### Exercise aim
Among the entries below, take the line with "None identified." and the line with "Preparation: thick. Image", and output them and every line between them exactly, with nothing else.

**** Data under study ****

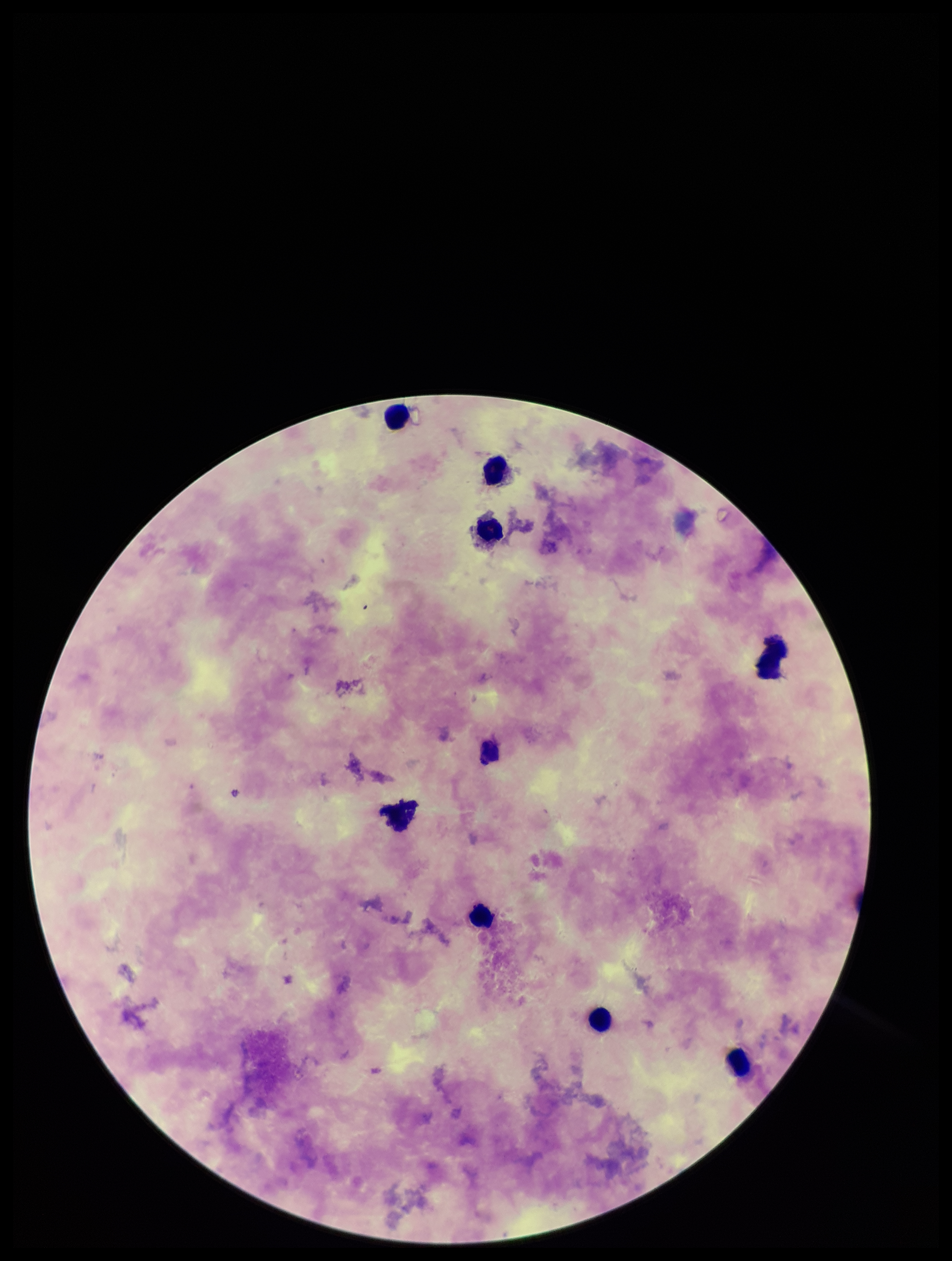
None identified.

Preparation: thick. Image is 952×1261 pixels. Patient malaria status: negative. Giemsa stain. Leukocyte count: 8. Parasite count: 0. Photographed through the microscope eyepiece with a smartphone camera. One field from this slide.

****
**** Data under study ****

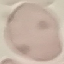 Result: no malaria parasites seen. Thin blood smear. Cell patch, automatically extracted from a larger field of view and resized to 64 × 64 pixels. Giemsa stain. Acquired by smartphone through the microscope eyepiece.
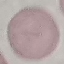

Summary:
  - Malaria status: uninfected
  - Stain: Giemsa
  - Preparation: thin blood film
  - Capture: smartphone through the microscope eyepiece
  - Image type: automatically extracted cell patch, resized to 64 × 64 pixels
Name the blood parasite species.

****

### Exercise response
None identified.

Preparation: thick. Image is 952×1261 pixels. Patient malaria status: negative. Giemsa stain. Leukocyte count: 8. Parasite count: 0. Photographed through the microscope eyepiece with a smartphone camera. One field from this slide.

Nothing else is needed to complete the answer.